A mass grave with at least three complete bodies have been found in the area of East Bosnian Srebrenica Municipality, International Commission on Missing Persons (ICMP) said Thursday.
According to the Institute, there are strong indications that victims are Bosniaks killed in 1993 in this area. Along with their remains, the Commission found their clothes and shoes.
The exhumation is said to be over within the next 24 hours, after which the remains will be transferred to the commemorative centre in Tuzla where experts will perform DNA analysis.
The exhumation in the field is managed by Bosnia's Prosecutor's Office, and the site also includes a forensic pathologist, representatives of the Institute for Missing Persons and ICMP, as well as workers and mechanization. The location is secured by local police officers.

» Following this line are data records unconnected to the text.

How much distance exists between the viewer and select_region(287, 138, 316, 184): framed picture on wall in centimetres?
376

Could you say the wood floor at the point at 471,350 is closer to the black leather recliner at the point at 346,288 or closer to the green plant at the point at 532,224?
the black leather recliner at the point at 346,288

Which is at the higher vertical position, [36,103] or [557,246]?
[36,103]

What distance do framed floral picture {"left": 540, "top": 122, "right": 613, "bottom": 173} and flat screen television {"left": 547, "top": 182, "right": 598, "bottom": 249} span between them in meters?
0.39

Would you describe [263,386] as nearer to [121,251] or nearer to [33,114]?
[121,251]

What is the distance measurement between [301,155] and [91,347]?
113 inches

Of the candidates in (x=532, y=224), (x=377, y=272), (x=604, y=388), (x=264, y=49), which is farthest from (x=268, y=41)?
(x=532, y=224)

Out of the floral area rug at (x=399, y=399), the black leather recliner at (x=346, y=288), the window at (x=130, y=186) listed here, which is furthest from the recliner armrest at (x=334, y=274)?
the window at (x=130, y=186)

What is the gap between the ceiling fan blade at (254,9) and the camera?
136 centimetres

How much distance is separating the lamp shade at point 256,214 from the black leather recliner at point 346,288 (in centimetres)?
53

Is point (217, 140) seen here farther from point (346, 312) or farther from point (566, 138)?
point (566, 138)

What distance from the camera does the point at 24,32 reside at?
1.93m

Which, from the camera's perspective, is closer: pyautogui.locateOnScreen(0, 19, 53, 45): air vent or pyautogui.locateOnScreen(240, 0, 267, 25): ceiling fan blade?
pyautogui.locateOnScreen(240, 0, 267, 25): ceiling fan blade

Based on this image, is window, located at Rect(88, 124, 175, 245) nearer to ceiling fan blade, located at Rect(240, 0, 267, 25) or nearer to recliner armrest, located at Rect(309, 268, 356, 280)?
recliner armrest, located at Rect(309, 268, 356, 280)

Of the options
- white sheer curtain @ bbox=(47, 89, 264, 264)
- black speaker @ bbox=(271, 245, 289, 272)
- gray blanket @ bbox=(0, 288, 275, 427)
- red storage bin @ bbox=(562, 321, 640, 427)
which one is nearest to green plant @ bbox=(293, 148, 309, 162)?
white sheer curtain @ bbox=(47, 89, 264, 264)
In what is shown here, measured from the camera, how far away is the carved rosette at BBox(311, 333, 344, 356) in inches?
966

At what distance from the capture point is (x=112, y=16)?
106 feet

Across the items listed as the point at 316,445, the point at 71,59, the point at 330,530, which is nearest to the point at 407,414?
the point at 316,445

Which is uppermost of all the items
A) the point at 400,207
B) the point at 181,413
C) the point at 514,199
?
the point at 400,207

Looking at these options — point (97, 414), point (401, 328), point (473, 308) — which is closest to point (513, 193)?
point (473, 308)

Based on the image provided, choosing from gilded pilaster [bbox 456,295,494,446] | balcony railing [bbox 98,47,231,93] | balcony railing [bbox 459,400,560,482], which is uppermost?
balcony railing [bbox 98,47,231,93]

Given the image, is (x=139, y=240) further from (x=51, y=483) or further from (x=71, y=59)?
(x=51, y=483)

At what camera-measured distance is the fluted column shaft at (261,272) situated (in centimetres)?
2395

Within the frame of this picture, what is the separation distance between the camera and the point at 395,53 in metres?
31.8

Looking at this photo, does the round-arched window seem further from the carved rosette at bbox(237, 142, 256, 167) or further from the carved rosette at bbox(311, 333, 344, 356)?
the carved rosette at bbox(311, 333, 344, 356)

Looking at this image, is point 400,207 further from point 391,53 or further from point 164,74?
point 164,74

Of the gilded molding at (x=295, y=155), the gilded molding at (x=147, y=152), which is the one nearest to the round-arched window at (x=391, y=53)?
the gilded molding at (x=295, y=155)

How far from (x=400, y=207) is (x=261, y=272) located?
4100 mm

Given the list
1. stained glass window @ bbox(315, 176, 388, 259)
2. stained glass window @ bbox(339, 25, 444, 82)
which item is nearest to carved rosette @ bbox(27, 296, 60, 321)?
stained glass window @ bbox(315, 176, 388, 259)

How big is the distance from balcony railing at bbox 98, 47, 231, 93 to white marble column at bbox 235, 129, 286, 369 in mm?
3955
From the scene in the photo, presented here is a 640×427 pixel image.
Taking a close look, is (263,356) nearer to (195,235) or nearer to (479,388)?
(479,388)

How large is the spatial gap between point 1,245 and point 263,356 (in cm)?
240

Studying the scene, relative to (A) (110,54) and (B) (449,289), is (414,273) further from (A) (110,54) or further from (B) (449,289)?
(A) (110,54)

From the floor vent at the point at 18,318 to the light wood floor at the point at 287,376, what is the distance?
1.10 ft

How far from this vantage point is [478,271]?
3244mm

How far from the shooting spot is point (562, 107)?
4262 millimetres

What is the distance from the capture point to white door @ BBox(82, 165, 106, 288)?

Tuzla Canton Prosecutor's Office also ordered a re-exhumation at the Ivijci cemetery in the Brcko area where 11 graves will be opened in order to add the newly found remains to the previously buried victims, the Institute for Missing Persons of BiH announced.
During the 1992-1995 Bosnian war for independence from the former Yugoslavia, the country lost over 100,000 people, over 8,000 of which were lost in July 1995 in Srebrenica, when Bosnian Serb forces, which received financial and logistical support both from Serbian authorities and individuals during the war, overrun the then UN-protected zone of Srebrenica.
Their bodies were subsequently buried in primary, secondary and even tertiary mass graves in an attempt to hide the crimes and make identification of victims impossible. Thanks to state of the art DNA labs, all the bodies that were buried at the Memorial Centre were positively identified.
The bodies of victims that were not identified are still held in morgues waiting for their relatives to give their DNA samples. unfortunately, many have died before their loved ones were exhumated making it impossible to identify a small number of skeletal remains.
The International Criminal Tribunal (ICTY) for the Former Yugoslavia and the International Court of Justice later ruled that the massacre was an act of genocide.
International and regional courts have sentenced 45 people for what happened in Srebrenica to a total of more than 700 years behind bars.
Those who the ICTY sentenced to life imprisonment are Ljubisa Beara, Zdravko Tolimir, and Vujadin Popovic. But the most well-known alleged masterminds of what happened in Srebrenica are former Bosnian Serb politician Radovan Karadzic and ex Bosnian Serb general Ratko Mladic, and both have been sentenced for it but have appealed.